To obtain an absolute majority, Kyriakos Mitsotakis, replaced by an interim Prime Minister pending Sunday’s elections, is betting on a different voting system which this time grants the winning party a bonus of up to 50 seats.
In the last days of this brief campaign, Kyriakos Mitsotakis sought to remobilize the crowds who, out of weariness, might be tempted not to go to the polling stations.
Another possible concern for the conservative camp: the crumbling of votes on the far right where two to three small parties might send deputies to sit by exceeding the 3% threshold.
However, the number of parties represented in parliament will arithmetically have repercussions on the number of seats that the ND will obtain.
Spartans
Supporters of Greece’s far-right Niki (Victory) Party leader Dimitrios Natsios during a candidate’s rally in Piraeus ahead of the Greek parliamentary elections on June 22, 2023
AFP
Among these small formations likely to complicate the task of Kyriakos Mitsotakis figure “the Spartans”, supported by a former senior official of the neo-Nazi Golden Dawn party, Ilias Kassidiaris, who is currently serving a heavy prison sentence.

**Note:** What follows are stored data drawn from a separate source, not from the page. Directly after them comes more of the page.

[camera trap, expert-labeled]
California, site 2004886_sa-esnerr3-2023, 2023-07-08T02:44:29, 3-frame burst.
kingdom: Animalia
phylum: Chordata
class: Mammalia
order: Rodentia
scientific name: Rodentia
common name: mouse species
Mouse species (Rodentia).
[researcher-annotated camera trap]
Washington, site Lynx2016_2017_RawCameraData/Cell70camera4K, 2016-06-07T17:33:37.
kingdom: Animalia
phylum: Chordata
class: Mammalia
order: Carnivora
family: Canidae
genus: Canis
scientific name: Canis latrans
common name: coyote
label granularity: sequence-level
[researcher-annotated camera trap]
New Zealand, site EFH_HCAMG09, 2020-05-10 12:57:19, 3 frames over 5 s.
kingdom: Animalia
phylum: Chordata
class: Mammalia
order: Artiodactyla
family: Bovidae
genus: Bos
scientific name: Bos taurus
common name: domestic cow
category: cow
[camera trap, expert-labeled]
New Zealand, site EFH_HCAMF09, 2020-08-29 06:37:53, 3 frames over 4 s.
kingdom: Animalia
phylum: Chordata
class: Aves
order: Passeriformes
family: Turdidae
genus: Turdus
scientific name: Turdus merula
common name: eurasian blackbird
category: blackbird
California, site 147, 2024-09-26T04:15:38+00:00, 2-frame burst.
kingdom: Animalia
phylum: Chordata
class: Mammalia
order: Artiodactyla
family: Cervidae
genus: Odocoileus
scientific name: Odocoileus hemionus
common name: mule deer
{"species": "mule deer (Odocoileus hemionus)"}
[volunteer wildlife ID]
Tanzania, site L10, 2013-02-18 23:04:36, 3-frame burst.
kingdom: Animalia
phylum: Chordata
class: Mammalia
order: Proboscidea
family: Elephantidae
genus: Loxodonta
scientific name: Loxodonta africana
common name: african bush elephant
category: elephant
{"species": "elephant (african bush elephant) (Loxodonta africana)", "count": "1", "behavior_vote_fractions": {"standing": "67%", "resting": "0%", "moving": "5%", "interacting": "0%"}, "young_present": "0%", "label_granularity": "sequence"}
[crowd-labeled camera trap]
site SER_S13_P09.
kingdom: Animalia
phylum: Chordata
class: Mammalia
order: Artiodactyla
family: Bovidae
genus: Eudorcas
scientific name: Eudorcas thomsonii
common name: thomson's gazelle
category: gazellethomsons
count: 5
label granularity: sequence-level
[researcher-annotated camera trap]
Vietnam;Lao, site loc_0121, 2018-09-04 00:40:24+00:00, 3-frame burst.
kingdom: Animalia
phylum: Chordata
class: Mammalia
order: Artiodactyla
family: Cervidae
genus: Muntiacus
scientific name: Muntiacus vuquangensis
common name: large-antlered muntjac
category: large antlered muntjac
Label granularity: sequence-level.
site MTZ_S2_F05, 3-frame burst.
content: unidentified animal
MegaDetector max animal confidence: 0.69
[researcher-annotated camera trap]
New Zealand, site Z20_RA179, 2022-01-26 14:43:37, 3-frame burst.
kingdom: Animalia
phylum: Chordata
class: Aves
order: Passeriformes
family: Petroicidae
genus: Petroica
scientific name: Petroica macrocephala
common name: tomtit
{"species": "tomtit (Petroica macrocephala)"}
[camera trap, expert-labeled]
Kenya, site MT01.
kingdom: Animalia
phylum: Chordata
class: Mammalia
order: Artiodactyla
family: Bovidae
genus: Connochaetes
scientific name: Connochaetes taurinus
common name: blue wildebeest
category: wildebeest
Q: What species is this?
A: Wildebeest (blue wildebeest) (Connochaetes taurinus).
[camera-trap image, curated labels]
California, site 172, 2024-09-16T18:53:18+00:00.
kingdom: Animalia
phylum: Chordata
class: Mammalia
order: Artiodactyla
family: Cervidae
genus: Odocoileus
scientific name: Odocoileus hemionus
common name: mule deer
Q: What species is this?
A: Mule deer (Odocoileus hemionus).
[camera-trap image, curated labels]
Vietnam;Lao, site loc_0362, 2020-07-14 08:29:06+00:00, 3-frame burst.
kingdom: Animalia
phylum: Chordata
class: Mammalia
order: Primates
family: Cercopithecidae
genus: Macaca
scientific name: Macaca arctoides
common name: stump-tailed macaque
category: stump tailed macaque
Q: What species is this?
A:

The former Golden Dawn spokesperson had been barred from contesting the elections by the Supreme Court but continued to engage in political activities from his cell.
The electoral campaign was also overshadowed by the sinking, on June 14, of a migrant boat off Pylos in the Peloponnese, one of the worst migratory dramas in the Mediterranean.
The exact circumstances of the sinking of a trawler with up to 750 people on board, according to some survivors, have raised many questions.
The Greek coastguards, in particular, have been singled out for being slow to intervene when the boat was dilapidated and overloaded.
Kyriakos Mitsotakis, who has pursued a controversial migration policy for the past four years marked by accusations, still denied, of refoulements to Turkey, has largely blamed the tragedy on the smugglers whom he described as “scum”.
He also assured that he had the support of the majority of the population to pursue a “fair but strict” asylum policy.